_Directions for this task_
Only one stretch of the records below should be repeated. It starts with the line containing "вязание крючком шнуров" and goes on through the line containing "Rodheimer Senioren Ü47", exactly as written.

_Information supplied_
-*-*-
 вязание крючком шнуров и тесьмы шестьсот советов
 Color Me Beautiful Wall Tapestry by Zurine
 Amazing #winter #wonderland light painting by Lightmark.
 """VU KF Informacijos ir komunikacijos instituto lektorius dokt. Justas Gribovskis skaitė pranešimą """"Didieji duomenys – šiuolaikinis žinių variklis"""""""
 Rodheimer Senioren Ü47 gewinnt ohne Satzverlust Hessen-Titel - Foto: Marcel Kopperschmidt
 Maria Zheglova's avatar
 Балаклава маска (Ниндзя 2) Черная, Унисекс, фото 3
-*-*-
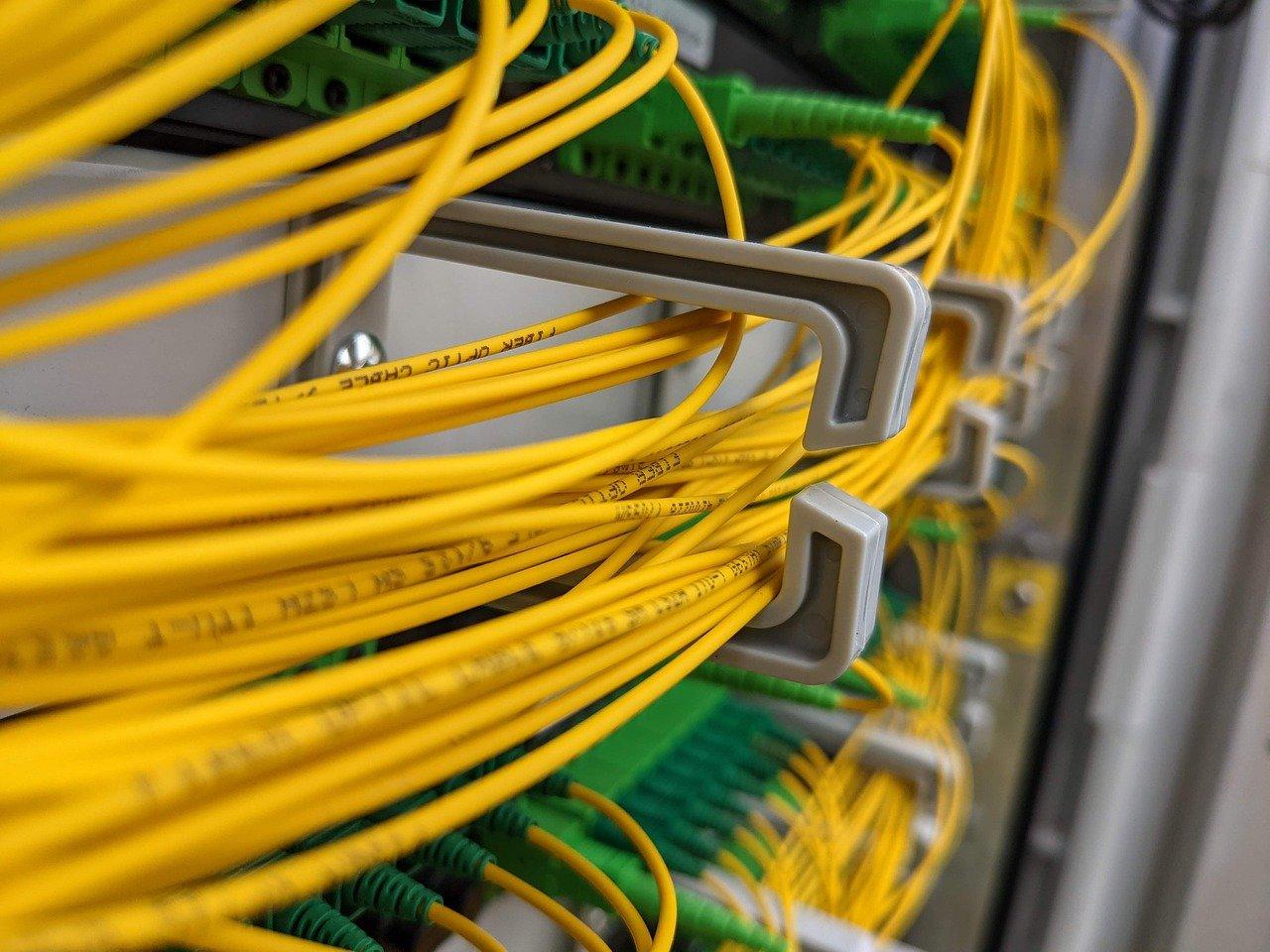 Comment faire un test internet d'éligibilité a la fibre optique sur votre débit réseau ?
-*-*-
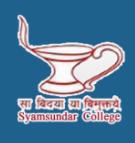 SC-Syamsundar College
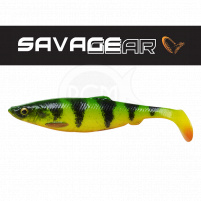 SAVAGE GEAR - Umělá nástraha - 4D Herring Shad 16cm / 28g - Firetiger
-*-*-
_Expected answer_
 вязание крючком шнуров и тесьмы шестьсот советов
 Color Me Beautiful Wall Tapestry by Zurine
 Amazing #winter #wonderland light painting by Lightmark.
 """VU KF Informacijos ir komunikacijos instituto lektorius dokt. Justas Gribovskis skaitė pranešimą """"Didieji duomenys – šiuolaikinis žinių variklis"""""""
 Rodheimer Senioren Ü47 gewinnt ohne Satzverlust Hessen-Titel - Foto: Marcel Kopperschmidt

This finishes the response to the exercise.